5

4.5K 377 59
                                    

Jimin memilih untuk memainkan tabloid nya meski sebuah film romance sedang tertayang. Seulgi bersikeras mengajaknya jalan-jalan, namun karena Jimin malas keluar, alhasil seulgi meminta untuk nonton film saja.

Seulgi yang berada dalam rangkulannya begitu khusuk saat menikmati film itu. Berbeda dengan Jimin yang sama sekali tidak memperhatikan dari awal. Jimin memang memiliki selera yang sangat berbeda dengan kekasihnya.

"Astaga endingnya sedih sekali..."

Seulgi mengusap ujung matanya yang berair. Sementara Jimin memilih mengusap-usap kepala seulgi sambil terus bermain game di tabloid nya.

"Seul, sudah hampir malam. Kau tidak pulang?"

Seulgi menatap Jimin kesal. Kekasihnya selalu saja begitu. Meski Seulgi tau bahwa Jimin menyayanginya, Seulgi akan selalu kesal dengan sifat Jimin yang to the point. Mana ada gadis yang tidak kesal saat pacar sendiri menyuruhnya meninggalkan rumah?

"Aku diusir?" Tanya Seulgi mengerucutkan bibir.

Jimin mengecup kening Seulgi singkat.
"Bukan begitu sayang.

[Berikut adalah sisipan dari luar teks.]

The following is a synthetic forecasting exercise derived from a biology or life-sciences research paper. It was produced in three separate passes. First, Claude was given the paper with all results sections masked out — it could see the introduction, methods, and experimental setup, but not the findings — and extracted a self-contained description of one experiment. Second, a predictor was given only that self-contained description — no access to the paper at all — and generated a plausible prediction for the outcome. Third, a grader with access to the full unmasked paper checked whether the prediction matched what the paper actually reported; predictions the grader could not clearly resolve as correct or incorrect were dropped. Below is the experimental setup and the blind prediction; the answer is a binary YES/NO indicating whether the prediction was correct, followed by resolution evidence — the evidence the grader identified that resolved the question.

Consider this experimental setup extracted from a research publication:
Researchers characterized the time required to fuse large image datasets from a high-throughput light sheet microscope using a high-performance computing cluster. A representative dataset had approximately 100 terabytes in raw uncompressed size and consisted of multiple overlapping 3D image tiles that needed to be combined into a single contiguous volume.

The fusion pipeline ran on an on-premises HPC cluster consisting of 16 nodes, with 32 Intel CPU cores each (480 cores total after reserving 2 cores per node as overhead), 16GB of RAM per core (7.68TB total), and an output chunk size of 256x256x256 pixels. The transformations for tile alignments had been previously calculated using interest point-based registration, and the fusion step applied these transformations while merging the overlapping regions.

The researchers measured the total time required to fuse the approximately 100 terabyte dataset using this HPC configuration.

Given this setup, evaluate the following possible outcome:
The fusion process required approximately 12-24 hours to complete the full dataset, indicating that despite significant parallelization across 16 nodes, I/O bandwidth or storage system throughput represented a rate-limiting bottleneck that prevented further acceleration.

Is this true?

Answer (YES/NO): NO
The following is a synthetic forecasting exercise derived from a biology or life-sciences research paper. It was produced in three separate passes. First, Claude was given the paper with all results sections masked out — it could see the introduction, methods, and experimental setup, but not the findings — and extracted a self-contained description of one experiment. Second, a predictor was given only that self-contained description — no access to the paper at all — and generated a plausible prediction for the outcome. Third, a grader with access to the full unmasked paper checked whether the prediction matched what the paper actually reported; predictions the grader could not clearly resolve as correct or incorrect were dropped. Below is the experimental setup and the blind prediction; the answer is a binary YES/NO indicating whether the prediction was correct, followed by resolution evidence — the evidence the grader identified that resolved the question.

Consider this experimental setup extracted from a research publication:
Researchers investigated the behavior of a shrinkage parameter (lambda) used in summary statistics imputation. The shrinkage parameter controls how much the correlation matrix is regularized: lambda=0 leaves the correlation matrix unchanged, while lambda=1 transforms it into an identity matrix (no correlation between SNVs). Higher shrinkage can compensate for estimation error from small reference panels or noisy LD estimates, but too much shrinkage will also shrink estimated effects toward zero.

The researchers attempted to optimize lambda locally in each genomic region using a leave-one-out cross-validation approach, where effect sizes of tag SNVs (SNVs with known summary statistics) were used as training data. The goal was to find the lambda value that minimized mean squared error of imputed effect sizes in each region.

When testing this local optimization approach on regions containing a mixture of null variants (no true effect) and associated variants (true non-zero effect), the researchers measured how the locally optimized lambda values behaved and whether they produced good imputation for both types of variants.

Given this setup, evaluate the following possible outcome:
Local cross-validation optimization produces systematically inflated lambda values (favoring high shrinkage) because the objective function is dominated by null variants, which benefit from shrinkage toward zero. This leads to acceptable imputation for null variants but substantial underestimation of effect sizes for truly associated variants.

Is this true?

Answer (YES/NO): YES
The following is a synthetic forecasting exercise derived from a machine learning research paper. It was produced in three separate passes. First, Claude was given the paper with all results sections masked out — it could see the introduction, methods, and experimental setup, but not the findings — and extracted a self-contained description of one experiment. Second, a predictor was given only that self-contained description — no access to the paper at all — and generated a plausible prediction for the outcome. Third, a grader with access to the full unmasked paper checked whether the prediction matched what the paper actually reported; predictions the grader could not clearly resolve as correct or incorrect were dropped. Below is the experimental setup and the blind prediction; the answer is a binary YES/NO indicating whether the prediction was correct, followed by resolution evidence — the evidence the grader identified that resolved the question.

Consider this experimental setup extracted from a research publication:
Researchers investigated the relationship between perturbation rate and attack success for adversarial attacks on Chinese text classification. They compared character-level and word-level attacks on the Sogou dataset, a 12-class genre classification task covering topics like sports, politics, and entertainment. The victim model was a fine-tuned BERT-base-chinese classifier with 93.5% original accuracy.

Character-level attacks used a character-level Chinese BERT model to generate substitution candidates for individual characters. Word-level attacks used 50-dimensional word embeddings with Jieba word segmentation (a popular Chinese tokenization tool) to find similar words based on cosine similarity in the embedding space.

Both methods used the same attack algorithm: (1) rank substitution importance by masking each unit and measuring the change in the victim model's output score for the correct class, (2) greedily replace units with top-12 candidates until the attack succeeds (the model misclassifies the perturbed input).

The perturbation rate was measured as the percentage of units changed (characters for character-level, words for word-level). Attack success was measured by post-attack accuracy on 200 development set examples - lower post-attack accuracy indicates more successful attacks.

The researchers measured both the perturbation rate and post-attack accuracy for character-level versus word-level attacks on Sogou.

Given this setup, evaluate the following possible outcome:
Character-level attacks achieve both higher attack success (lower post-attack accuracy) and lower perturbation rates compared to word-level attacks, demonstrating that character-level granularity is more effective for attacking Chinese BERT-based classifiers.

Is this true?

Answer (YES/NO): NO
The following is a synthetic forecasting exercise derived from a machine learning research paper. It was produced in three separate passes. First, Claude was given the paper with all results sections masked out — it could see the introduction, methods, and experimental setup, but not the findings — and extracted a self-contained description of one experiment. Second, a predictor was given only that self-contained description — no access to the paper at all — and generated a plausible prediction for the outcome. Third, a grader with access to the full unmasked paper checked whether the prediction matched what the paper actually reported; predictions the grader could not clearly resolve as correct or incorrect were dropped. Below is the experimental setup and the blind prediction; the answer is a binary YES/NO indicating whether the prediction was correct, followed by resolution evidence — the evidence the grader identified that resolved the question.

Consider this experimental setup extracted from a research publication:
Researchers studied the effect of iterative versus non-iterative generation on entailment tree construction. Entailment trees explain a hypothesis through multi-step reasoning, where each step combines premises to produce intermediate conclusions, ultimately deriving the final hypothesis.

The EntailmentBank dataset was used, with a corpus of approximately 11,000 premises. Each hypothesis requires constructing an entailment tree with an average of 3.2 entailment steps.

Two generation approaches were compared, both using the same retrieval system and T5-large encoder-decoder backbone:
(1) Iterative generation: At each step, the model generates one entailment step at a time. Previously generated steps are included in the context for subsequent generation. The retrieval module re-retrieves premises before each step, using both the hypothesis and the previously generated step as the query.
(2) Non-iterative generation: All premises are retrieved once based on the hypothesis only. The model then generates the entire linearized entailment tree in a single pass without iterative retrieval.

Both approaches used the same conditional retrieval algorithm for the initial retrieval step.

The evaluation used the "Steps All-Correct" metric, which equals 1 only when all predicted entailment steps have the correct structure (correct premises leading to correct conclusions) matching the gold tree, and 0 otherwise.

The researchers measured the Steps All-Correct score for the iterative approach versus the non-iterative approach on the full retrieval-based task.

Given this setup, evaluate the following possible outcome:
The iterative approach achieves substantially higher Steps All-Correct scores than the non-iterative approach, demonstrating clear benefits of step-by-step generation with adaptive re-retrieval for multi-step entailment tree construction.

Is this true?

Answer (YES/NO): YES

Aku tak mau kau sampai dirumah saat hari sudah larut."

Seulgi memikir sejenak. Ucapan Jimin memang benar adanya. Tapi Jimin pernah mengajaknya nonton bioskop dan mengantarnya pulang pada malam hari.

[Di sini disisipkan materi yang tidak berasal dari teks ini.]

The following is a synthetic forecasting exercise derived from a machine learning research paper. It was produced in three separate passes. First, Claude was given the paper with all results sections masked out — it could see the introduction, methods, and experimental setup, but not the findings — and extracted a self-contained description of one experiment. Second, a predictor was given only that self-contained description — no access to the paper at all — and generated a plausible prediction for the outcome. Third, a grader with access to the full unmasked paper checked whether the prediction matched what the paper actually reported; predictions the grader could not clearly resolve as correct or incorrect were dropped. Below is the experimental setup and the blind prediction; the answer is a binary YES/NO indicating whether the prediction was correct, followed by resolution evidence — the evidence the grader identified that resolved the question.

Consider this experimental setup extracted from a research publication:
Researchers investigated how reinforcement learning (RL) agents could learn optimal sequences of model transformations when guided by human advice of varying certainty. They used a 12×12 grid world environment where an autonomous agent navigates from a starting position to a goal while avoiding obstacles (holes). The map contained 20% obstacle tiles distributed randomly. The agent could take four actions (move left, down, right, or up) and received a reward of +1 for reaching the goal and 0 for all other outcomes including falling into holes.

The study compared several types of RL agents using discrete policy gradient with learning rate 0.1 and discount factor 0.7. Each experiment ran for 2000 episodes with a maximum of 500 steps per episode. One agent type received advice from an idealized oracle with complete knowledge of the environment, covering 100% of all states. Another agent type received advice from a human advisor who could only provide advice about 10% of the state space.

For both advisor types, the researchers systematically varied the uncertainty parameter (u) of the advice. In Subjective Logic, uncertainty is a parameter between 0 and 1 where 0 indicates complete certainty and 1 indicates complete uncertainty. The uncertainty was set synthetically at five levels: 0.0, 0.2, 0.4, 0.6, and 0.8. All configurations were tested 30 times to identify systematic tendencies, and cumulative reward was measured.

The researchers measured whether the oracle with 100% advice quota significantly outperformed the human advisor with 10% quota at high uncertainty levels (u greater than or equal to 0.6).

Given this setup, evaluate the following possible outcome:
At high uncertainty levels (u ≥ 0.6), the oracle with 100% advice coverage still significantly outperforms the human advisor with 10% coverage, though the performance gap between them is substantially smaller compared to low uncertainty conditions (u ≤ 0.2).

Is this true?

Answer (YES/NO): NO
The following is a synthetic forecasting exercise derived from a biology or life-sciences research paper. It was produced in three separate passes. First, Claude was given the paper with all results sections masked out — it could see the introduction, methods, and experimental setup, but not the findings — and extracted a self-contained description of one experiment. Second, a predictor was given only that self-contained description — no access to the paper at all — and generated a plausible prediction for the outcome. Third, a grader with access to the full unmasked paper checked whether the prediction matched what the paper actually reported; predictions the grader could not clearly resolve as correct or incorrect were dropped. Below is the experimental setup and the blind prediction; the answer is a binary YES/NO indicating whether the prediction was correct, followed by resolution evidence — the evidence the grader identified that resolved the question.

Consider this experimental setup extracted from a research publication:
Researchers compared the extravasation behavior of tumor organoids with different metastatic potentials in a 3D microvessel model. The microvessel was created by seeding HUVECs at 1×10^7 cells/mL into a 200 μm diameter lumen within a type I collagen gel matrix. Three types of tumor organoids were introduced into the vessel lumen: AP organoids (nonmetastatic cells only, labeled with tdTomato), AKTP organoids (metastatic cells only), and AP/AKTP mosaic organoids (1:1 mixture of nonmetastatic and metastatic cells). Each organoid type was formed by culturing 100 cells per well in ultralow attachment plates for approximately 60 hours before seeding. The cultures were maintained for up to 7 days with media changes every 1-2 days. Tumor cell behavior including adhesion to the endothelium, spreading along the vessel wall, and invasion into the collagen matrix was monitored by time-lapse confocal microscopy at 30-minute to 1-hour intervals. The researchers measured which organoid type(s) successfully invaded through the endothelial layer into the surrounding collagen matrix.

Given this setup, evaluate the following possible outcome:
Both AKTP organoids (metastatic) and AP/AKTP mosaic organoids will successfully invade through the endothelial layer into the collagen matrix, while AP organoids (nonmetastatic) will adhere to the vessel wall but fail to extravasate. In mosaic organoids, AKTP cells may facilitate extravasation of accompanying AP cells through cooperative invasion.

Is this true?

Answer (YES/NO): YES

"Tapi kan waktu itu kau mengajakku nonton bioskop..."

"Kau yang mengajakku sayang."

"Yah, Maksudku itu." Seulgi membenarkan. "Kau mengantarkan aku pulang pada malam hari. Harusnya sekarang juga begitu..."

"Tapi saat ini aku tidak bisa Seul."

"Kenapa?"

"Malas."

Seulgi meraih tasnya lalu berdiri dan berjalan keluar dengan wajahnya yang kesal. Jimin melihat itu bingung mau berbuat apa, terlebih Seulgi pergi tanpa mengatakan apapun. Padahal Jimin hanya berusaha jujur.

"Sudahlah."

Jimin meletakkan tabloidnya di meja. Ia berjalan ke dapur. Sup buatan Rosè tadi siang membuatnya cepat lapar. Hari masih sore, namun Jimin kembali menginginkannya.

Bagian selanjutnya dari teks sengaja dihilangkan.